The Energy Centre is currently assessing the viability of long-term storage of C02 in coal strata, particularly for power generators in NSW and Queensland, situated close to the right geological formations. This research has economic, environmental and social benefits for Australia and may enable the continued viability of coal- fired power stations, reduce

C02 emissions and ensure on -going access to affordable energy supplies.

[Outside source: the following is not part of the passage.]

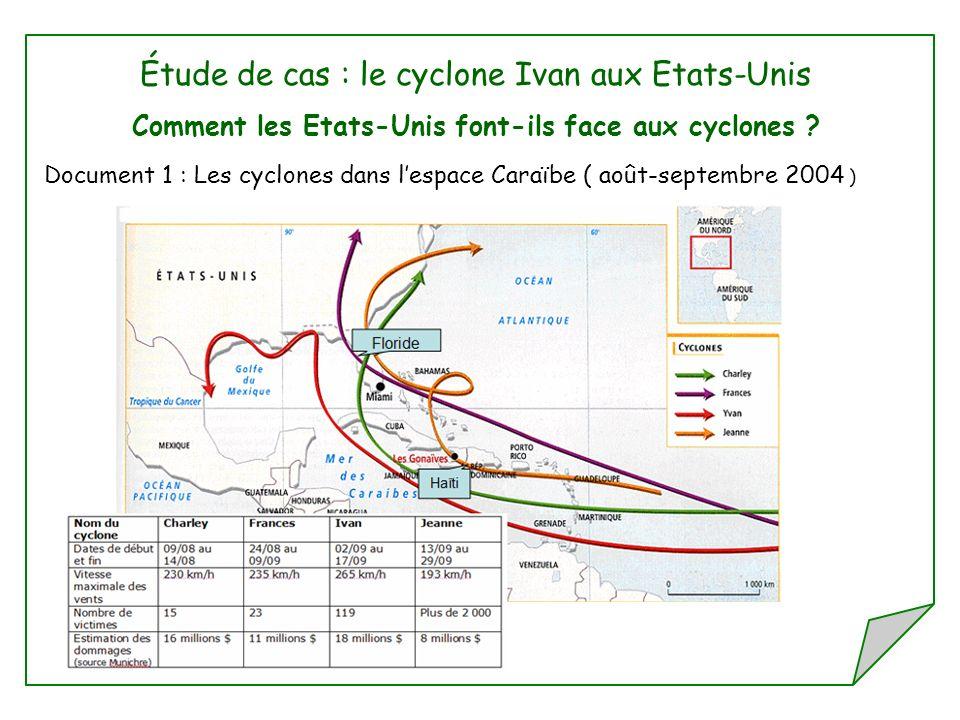 Étude de cas : le cyclone Ivan aux Etats-Unis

Imagine if all these houses could communicate with each other to manage the energy consumption of this suburb. Devices called smart agents are being created to do just that, helping reduce blackouts, improving the reliability of the electricity grid and minimising greenhouse gas emissions. The smart agents communicate and co-ordinate amongst themselves to even out power usage and avoid peak loads. This technology can be used in family homes and industry. It can include the management and control of air conditioning, refrigeration systems, pool pumps and a variety of appliances.
Currently, most commercially available photovoltaic or solar cells are made from silicon, but because silicon needs to be pure, it is expensive. Plastic or organic solar cells would be lighter, more flexible, more attractive and more affordable. They could also potentially be sheet-printed like newspapers, allowing a factory to produce in hours the same number of cells that a conventional silicon wafer factory produces in a year.

But while organic materials show enormous potential, they present a number of technical challenges, which the Energy Centre is working to overcome.

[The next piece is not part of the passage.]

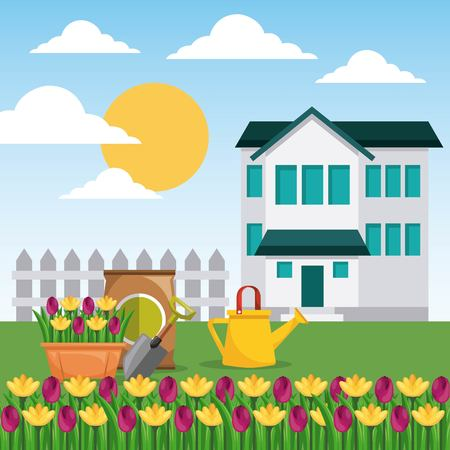 house garden fence potted flowers watering can and sack fertilizer vector illustration Illustration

Vibration is a prolific energy source, which can, through the use of transducers, be converted into electrical energy. Vibrations commonly occur in civil structures, such as buildings or bridges and are usually caused by human traffic, cars, trucks, winds or seismic forces. An example is the Sydney Harbour Bridge, with hundreds of cars, trucks and trains traversing it every day. If for example the vibration of the bridge created 6 point 6 megawatts energy and just 10 percent could be captured, it would mean a renewable source of energy of 660 kilowatts.

The Energy centre is a showcase for the very latest Australian and international research collaboration in saving energy and creating new renewable energy sources. It is finding solutions for us all, in both our homes and industry, in an effort to eliminate greenhouse gas production and stop the clock on climate change.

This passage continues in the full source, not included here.